La Rioja

Aroma, sabor y bullicio: así se siente Mercaforum

En Mercaforum sucede así: todo llega sin avisar. Primero llega el olor, siempre el olor. Una mezcla densa y cálida que lo envuelve todo: el humo del chorizillo sobre la brasa, ese punto húmedo y terroso de las setas al hacerse, el dulzor de los puestos de miel y pastas… y, entre todo, el vino, que aparece sin avisar, como un fondo constante. Es un aroma que no pertenece a un solo lugar, sino a todo el conjunto.

Luego vienen los sonidos. No forman un ruido uniforme, sino una especie de paisaje vivo que cambia a cada paso. El chisporroteo de la plancha, el golpeteo rítmico de un artesano trabajando el cuero, las voces que se cruzan —unas llamando, otras comentando, otras simplemente disfrutando—. Hay música, hay pequeñas actuaciones, hay momentos en los que alguien levanta la voz para atraer miradas. Y, sin embargo, nada resulta estridente. Todo encaja, como si cada sonido supiera cuándo aparecer.

A partir de ahí, el paseo se vuelve casi inevitable. Y es curioso, porque no se camina igual. Se va más despacio. Se mira más. Los puestos no están pensados para pasar rápido, sino para quedarse un rato. En uno, las manos recorren piezas de cuero todavía con olor a taller; en otro, la madera muestra vetas imperfectas que cuentan su propia historia; más allá, los metales, las ceras, los tejidos… cada material tiene su carácter, su temperatura, su forma de invitarte a tocar.
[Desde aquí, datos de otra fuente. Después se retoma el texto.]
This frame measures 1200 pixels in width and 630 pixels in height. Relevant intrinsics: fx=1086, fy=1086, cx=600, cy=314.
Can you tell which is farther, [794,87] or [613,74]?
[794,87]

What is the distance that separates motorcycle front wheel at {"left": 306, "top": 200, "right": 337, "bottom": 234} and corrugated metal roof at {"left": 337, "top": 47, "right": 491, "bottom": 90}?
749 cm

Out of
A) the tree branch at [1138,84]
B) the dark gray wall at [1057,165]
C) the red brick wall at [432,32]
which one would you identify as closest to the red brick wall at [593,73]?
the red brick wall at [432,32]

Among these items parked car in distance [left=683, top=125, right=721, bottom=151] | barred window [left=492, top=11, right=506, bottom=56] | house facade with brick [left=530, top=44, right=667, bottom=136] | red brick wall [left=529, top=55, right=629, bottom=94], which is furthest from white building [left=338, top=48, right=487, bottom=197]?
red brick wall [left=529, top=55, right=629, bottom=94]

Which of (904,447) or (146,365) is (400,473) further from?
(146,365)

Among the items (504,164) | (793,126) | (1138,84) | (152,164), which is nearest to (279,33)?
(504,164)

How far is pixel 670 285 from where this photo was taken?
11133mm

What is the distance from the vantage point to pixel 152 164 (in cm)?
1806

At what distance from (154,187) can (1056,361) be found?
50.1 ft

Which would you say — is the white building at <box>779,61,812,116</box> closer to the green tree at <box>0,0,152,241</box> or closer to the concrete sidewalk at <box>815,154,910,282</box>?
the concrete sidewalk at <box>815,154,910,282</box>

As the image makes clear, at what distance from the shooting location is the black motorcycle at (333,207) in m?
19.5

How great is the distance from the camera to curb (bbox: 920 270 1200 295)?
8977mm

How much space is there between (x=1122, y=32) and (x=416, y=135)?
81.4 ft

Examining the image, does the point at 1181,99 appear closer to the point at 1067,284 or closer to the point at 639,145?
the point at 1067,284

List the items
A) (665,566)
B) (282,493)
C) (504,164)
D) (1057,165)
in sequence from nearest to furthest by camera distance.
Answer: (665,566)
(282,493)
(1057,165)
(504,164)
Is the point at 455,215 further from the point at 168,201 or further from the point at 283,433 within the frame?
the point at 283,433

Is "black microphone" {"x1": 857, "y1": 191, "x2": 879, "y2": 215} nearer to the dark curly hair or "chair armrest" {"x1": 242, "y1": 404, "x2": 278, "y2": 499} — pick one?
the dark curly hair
Y en medio de todo eso, el cuerpo pide parar. Suele pasar frente a una plancha o una parrilla. No tanto por hambre sino por ese magnetismo sencillo de la comida hecha al momento. El chorizo, las setas, algún embutido… cosas reconocibles, cercanas, pero que en ese contexto saben distinto. Quizá porque se comen de pie, entre conversación y conversación, con una copa en la mano y sin ninguna prisa. Y es ahí donde el mercado deja de ser solo un lugar y se convierte en experiencia.

De repente, el aire se vuelve más ligero. Aparecen los perfumes, los aceites, los pequeños frascos alineados con cuidado. Aromas más delicados, más íntimos. A un lado, cajas llenas de hierbas con nombres que despiertan curiosidad: para la memoria, para el descanso, para aliviar. Hay algo casi hipnótico en esa forma de ordenar lo natural, de convertirlo en algo cercano y comprensible. No es solo comprar, es descubrir.

Y mientras tanto, la gente. Siempre la gente. Porque el mercado es, sobre todo, una mezcla constante. Soldados que pasan entre los puestos con naturalidad, centuriones que se detienen a observar un detalle, familias que avanzan sin rumbo fijo, niños que se detienen en cualquier rincón donde haya algo que tocar o probar. Todo se mezcla, y eso le da una sensación muy difícil de replicar.

Los más pequeños, de hecho, lo viven a su manera. Sin filtros. Juegos de madera, retos sencillos, espacios donde todo se toca y todo se prueba. Una diadema de flores. No necesitan mucho más. Y esa forma de disfrutar, tan directa, termina contagiándose a los demás.

A medida que avanza la tarde, el ritmo cambia. No desaparece el bullicio, pero se transforma. Las tabernas se llenan, las conversaciones se alargan, la gente se sienta, comparte. Es un momento más pausado, quizas con algo me menos gente, casi íntimo dentro de todo ese barullo. Y es ahí cuando empiezan a aparecer los detalles que antes pasaban desapercibidos: la forma en la que alguien coloca sus productos, una mirada cómplice, el gesto repetido de un artesano que lleva horas trabajando.

Porque en cualquier momento vuelve el movimiento. Un grupo que pasa, una actuación improvisada, un sonido que rompe la calma y vuelve a activar el paseo. Y otra vez se camina, otra vez se mira, otra vez se prueba. Al final, lo que queda no es solo lo que se ha visto. Es una suma de sensaciones que se quedan un poco más de lo esperado. El olor que parece seguir pegado a la ropa, el sonido que aún resuena, ese sabor sencillo que, sin saber muy bien por qué, se vuelve memorable.